Her devirde, hak noktasında mağlup olanların yaptıklarını yaptılar: Kuvvete
başvurdular. Hakkın sesini kuvvetle, zorla, işkenceyle, ateşle, kanla boğmaya
yöneldiler: “Bir şey yapacaksanız, şunu yakın da tanrılarınıza yardım edin.” ( Enbiya:68)

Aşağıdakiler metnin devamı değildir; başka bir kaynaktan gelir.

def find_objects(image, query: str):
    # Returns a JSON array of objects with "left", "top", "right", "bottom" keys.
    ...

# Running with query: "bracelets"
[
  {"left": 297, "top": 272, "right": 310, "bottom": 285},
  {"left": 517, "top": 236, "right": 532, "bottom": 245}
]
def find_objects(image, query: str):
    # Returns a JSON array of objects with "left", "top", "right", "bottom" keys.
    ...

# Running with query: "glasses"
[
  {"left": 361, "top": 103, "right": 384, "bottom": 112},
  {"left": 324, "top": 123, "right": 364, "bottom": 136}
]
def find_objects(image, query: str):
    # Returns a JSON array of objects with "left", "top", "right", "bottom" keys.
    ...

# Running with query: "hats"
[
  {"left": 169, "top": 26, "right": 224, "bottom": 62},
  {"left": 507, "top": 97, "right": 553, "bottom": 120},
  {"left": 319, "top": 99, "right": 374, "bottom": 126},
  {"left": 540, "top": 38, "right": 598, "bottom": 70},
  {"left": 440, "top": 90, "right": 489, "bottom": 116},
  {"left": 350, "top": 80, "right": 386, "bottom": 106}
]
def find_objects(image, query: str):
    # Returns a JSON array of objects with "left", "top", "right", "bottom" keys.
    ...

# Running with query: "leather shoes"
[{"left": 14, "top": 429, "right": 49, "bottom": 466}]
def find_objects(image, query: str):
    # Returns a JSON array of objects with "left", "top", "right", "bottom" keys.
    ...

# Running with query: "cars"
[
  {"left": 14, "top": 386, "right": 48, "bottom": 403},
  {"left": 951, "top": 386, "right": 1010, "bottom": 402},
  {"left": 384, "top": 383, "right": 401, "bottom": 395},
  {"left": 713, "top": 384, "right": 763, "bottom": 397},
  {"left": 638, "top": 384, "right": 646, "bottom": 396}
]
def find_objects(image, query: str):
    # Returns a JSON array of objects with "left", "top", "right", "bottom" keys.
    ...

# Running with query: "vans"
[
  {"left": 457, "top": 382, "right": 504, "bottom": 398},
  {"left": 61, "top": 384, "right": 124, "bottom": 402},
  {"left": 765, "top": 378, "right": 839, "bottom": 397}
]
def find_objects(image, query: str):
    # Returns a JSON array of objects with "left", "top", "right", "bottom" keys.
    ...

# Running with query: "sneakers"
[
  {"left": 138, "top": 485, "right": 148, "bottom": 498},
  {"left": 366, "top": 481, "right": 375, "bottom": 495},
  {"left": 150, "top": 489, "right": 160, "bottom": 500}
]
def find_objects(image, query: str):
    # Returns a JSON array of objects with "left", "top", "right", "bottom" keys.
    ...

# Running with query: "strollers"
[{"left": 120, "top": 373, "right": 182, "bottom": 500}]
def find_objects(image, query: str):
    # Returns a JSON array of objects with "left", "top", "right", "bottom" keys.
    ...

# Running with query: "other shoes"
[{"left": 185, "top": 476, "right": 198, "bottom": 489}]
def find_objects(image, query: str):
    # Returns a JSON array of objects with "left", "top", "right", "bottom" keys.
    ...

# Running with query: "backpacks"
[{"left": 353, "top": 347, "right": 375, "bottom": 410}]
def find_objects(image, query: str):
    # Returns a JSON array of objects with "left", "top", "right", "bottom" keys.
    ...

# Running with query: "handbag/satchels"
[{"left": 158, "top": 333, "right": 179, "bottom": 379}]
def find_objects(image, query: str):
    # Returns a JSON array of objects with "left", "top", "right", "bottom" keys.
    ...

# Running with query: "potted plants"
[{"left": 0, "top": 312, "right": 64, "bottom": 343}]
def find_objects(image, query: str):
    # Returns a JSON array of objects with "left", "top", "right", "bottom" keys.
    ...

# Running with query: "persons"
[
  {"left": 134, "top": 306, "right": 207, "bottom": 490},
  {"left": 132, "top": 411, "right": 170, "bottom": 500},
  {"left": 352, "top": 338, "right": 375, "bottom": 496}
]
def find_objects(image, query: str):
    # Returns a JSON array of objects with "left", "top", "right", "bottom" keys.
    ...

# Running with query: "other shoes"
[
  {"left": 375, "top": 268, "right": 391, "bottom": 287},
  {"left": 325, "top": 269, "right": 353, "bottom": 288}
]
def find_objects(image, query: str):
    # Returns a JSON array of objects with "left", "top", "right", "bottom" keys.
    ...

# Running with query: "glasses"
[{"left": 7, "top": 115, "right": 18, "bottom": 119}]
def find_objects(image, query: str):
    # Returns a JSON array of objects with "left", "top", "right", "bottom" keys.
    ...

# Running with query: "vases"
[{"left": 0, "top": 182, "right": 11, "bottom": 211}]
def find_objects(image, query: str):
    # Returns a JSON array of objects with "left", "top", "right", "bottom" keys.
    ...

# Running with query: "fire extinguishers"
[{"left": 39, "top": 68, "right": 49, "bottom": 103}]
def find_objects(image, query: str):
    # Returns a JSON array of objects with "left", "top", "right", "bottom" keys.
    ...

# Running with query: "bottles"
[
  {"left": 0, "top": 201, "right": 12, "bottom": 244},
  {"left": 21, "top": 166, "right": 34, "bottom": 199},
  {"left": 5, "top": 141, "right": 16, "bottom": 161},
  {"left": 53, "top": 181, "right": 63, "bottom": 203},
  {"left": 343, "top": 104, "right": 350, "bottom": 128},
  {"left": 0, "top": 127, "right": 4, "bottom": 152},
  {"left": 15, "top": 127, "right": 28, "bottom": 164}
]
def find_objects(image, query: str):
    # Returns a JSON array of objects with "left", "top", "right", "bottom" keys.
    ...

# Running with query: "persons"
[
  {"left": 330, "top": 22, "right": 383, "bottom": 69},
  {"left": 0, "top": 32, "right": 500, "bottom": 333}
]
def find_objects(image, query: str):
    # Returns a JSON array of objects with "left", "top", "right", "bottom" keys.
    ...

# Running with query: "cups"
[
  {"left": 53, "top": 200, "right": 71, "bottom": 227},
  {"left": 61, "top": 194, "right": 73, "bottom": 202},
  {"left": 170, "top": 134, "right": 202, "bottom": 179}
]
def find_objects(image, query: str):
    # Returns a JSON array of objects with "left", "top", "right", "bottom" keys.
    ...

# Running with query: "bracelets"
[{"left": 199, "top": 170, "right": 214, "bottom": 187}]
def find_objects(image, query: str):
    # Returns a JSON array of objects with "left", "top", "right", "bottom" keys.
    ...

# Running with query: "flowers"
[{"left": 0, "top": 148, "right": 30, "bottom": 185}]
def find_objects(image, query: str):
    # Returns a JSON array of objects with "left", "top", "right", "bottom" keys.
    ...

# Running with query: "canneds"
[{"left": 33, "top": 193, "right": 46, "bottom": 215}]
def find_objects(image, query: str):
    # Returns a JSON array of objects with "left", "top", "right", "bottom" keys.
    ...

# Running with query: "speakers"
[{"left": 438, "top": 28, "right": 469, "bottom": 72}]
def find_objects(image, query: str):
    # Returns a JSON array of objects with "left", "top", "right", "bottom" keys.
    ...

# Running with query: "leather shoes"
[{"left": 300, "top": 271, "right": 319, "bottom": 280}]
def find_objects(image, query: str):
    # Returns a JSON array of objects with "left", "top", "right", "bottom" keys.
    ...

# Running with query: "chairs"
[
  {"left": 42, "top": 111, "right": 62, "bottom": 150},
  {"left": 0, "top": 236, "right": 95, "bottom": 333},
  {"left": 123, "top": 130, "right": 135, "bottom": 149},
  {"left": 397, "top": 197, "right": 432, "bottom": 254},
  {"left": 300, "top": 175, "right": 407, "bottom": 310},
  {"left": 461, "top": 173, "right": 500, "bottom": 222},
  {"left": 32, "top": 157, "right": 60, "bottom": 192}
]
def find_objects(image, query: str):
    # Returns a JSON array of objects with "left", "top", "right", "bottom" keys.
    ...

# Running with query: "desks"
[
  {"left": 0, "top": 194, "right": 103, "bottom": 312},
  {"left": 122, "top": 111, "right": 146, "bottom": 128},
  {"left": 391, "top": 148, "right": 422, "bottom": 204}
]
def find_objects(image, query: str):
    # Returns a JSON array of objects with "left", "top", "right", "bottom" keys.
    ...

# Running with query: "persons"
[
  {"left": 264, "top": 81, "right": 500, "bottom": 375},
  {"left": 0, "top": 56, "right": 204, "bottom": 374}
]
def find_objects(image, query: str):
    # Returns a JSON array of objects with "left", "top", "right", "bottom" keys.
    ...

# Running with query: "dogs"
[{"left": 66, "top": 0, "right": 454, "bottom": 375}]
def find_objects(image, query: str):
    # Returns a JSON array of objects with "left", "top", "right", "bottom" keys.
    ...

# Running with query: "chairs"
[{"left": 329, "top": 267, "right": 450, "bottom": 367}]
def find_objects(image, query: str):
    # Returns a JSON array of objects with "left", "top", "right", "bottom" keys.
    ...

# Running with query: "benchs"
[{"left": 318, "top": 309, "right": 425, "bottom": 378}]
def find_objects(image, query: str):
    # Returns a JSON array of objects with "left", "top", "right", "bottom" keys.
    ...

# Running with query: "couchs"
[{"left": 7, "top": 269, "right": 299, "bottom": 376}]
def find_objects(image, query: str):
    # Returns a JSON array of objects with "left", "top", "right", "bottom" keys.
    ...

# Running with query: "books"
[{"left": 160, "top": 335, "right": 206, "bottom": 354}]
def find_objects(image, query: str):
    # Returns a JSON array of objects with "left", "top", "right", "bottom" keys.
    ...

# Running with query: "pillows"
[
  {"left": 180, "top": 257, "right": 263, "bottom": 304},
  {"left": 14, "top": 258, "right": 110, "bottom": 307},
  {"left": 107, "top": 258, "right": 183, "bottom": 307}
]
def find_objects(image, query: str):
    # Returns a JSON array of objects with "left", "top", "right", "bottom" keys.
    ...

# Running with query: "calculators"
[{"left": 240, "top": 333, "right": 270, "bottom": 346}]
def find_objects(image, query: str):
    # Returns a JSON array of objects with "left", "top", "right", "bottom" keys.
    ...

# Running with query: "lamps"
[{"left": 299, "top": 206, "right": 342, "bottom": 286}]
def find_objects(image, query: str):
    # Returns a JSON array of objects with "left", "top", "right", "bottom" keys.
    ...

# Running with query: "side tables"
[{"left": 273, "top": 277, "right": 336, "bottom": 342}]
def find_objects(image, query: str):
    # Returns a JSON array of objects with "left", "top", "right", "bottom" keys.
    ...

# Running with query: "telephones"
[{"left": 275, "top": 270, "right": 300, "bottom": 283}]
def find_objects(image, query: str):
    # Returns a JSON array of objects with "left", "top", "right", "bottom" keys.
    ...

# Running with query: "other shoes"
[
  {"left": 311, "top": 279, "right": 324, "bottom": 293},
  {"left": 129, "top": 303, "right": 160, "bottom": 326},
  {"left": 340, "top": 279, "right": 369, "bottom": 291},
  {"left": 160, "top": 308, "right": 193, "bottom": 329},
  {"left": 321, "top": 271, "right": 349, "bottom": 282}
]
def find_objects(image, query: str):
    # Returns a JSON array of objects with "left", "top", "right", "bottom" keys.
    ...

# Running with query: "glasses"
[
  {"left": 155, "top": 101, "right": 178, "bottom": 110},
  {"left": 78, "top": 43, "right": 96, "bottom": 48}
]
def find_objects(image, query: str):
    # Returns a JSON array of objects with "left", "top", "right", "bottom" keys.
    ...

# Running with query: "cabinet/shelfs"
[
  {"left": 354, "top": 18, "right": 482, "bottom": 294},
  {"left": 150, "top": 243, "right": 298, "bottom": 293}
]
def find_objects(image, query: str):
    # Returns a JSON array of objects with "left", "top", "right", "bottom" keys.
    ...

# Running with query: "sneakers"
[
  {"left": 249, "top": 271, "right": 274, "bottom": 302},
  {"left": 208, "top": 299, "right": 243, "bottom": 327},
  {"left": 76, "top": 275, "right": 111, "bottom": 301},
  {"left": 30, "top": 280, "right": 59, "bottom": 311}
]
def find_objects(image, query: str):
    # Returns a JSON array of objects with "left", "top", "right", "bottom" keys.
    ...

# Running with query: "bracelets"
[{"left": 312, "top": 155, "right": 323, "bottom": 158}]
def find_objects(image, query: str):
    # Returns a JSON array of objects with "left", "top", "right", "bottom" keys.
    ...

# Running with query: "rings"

dediler ve Hz. İbrahim ateşe atılır.
Hz.
İbrahim’in şahsında kıssa edilen iman-küfür mücadelesinin “Nihaî zafer
müminlerindir.” (A’raf:128)
âyeti gereğince Allah sonucu şöyle ifade eder: “Biz, ey ateş, İbrahim’e karşı
serin ve zararsız ol dedik. Ona düzen kurmak istediler, fakat biz onları
hüsrana uğrattık.” (Enbiya:70)
Hz.
İbrahim aleyhisselâm iman-küfür mücadelesinde, küfür cephesi hapishanelere,
ateşhanelere bile sahip olsa iman cephesine mensup olanların yılmaması, eğilmemesi,
neticeden emin olarak mücadelesine devam etmesi, icabında ateşe atılmaya varan
derecede şiddetlenecek zulme sabretmesi gerekliliğinin fiilî örneği olmakla,
kıyamete kadar büyüklüğünü, mürşidliğini koruyarak bizlere örnek olmaya devam
edecektir. (Bk. ibn Hacer, Fethu'l-bari, c:3, s:261)
Bu
küllî kaide bugün bizler için de geçerlidir. 166. Mısır firavununun zulmü
altında inleyen kardeşlerimize Hz. İbrahim misaldir. Suriye’deki Müslümanlara
Hz. İbrahim rehberdir. Bizler ve bütün ehl-i iman için Hz. İbrahim gerçek
rehnümadır.
“Hak
daima galiptir. Hakka galebe çalınmaz.” (Bk. ibn Hacer, Fethu'l-bari, c:3, s:261)
İbrahimî
yoldan gidenlere binlerce selâm olsun.